PROBLEM: prefix caching is non-functional on this model.
With --enable-prefix-caching explicit, vLLM emits this warning on boot:
"Prefix caching in Mamba cache 'all' mode is currently enabled.
Its support for Mamba layers is experimental."
Measured behavior over a real production run:
queries: 6,211
hits: 0
hit rate: 0.00%
Confirmed across thousands of requests with shared system prompts that
should be deduplicating cleanly. They aren't.
This isn't a misconfiguration — NVIDIA's own Nemotron-3-Super deployment
guide (<
github.com/NVIDIA-NeMo/Nemot…>
SparkDeploymentGuide) deliberately OMITS --enable-prefix-caching. So
upstream knows it doesn't work on NemotronH.
WHY IT MATTERS: We run a 4-way parallel fan-out pattern — brain
decomposes a brief, dispatches 4 concurrent section-writes against vLLM
with an identical 163-token shared system prompt, stitches results.
Measured throughput:
c=1: 15.0 tok/s
c=2: 25.4 tok/s
c=3: 30.1 tok/s
c=4: 41.4 tok/s (← saturation; 4th slot effectively free)

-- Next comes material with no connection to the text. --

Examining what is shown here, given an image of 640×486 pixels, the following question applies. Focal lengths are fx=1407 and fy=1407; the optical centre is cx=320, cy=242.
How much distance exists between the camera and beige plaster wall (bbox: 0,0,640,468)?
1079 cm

That 2.76× user-facing speedup is real. But every one of those 4 calls
re-prefills the same 163-token system message independently. With a
working prefix cache, that prefill cost drops ~4×. For larger shared
prompts (RAG context, long instruction blocks, few-shot exemplars),
the win compounds enormously.
THE STRUCTURAL QUESTION: Is this a fundamental limit? Mamba's selective-
scan state can't be paged like transformer KV — it's a fixed-size
recurrent state, not a sequence of key/value vectors. So for the Mamba
LAYERS of a hybrid model, prefix cache semantics are genuinely unclear.

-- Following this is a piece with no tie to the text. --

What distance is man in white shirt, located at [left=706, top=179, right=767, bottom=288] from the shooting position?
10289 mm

But for the TRANSFORMER LAYERS interleaved with them, the KV reuse
should work fine.
Has anyone at
@NVIDIAAIDev or
@NVIDIAAI considered a "hybrid prefix
cache" mode that caches the transformer-layer KV pages for a matched
prefix while re-running the Mamba state forward? Even a partial fix
would eliminate most of the prefill cost on this architecture.
Or — is there a known issue / planned vLLM PR I should be watching?
Happy to share the bench harness if it's useful for repro.
cc
@vllm_project — same question your side.
Hardware: DGX Spark, GB10, 121 GiB unified memory, --max-num-seqs 4,
--quantization fp4, MARLIN MoE backend, async scheduling, no MTP
(breaks structured tool-call emission — separate issue).